Masum found himself jumping from course to course as he did not know which course suited him best. In his words, "I'd have never taken up graphic design at the beginning if I knew about the steep hardware requirements. I could not afford a powerful pc back then". This lack of knowledge and guidance can be a career killer.
To learn his desired skills, a freelancer has to get into a training institution or purchase online courses. Most institutional and online courses that are of good quality are priced very highly. Besides, countless fraudulent training institutions make false claims and lure students in only to suck money from them.

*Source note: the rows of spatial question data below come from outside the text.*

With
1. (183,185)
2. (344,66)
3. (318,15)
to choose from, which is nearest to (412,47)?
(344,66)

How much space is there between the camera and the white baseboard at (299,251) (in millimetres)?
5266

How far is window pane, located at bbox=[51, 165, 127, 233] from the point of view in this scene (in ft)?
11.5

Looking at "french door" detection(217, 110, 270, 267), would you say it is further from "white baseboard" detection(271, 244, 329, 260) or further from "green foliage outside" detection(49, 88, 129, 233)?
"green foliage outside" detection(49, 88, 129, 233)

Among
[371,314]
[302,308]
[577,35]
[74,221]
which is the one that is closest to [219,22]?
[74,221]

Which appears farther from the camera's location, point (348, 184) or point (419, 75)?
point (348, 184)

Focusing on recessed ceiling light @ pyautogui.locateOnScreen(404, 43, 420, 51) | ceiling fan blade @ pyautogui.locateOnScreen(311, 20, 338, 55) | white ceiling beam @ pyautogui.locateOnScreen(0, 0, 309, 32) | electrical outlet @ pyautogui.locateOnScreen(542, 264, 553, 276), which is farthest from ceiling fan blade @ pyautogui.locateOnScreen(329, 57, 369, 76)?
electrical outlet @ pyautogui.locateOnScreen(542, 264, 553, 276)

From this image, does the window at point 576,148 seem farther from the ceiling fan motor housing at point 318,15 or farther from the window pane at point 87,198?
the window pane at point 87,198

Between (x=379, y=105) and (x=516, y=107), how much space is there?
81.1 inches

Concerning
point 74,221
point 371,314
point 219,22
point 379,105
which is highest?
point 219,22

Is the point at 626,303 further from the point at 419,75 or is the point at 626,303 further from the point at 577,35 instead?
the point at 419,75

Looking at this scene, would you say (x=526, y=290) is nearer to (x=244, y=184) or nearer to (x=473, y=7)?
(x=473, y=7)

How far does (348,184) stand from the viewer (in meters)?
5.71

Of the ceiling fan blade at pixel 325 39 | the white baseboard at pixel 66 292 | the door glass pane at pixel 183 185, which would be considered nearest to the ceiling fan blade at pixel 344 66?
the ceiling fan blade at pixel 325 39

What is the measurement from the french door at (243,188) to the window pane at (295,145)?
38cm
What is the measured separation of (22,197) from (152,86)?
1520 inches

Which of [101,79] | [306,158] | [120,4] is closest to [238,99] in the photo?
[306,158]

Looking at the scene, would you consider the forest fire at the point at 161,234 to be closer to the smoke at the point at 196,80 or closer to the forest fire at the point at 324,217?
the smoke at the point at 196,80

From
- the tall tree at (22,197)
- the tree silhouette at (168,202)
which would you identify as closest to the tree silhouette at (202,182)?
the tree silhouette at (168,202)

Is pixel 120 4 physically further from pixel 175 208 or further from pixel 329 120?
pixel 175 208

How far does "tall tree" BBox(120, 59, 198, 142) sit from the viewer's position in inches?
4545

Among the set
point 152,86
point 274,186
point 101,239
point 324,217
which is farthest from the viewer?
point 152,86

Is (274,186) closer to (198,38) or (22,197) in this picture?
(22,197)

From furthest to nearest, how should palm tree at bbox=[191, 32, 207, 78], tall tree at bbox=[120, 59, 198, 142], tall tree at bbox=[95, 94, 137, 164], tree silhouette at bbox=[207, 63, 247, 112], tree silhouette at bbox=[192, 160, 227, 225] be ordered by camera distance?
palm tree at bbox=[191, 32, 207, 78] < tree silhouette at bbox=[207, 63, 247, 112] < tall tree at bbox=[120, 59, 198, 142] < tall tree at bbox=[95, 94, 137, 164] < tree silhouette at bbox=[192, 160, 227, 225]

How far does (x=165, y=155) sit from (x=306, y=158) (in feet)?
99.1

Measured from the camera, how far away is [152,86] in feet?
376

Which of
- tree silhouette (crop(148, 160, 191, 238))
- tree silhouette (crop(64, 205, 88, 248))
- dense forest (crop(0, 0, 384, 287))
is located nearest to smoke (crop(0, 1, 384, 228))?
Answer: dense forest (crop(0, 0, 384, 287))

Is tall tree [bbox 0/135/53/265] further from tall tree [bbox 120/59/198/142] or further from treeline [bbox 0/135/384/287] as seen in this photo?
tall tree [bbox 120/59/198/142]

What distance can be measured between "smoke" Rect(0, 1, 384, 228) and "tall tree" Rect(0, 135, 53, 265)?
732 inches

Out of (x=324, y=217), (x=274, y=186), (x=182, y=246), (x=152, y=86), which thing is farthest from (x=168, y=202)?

Masum once got himself admitted into a web development course. After a few days in, the institution asked him to buy a domain and hosting services to continue the classes that were not mentioned before. He became frustrated and left the course. He added, "There are very few training institutions outside of Dhaka, and they are not that good". These frauds need to be stopped to preserve freelancers' motivation.
A difficult path
Joining the workforce is just the beginning of the sufferings that lay ahead. A freelancer might need to wait for months to land his first job. When he does, he might need to work according to his client's time zone, who lives on the other side of the world. In Bangladesh's context, the better-paying jobs are mostly from western countries such as the USA, UK, Canada, etc. Most freelancers here have to decide between getting a good night's sleep and working for less money or sacrificing eyesight and earn more along with headache and numbness.
Freelancing is often more demanding than a 9-5 job. Ahamed Nobi Ahan is a top-rated Virtual Support Representative at Upwork who works three jobs but tries to manage them well so that he can sleep at night. He says, "I know many freelancers who work 24/7". This, consequently, may lead to long-term health problems.
A freelancer has to stay active and respond quickly to clients' messages if he wants to keep a top search result ranking once he establishes a good position in freelancing marketplaces. This leaves little to no time for personal care and jumbles up eating and sleeping schedules.
According to Mr Ahan, giving time to the family is even more challenging. This can lead to depression and cause severe harm both mentally and physically. He suggests freelancers use the "Vacation" feature that many marketplaces offer, allowing freelancers to have some free time.
Lack of infrastructure
Two major problems that cripple a freelancer's workflow in Bangladesh are its painfully slow internet connection and frequent power cuts. Masum currently lives in Qatar, and to continue working when he visited Bangladesh, he has spent a fortune to get a broadband internet connection. He is still not satisfied with the connection speed. Although load-shedding almost a thing of the past in the major cities, it is still a concern in the rural areas.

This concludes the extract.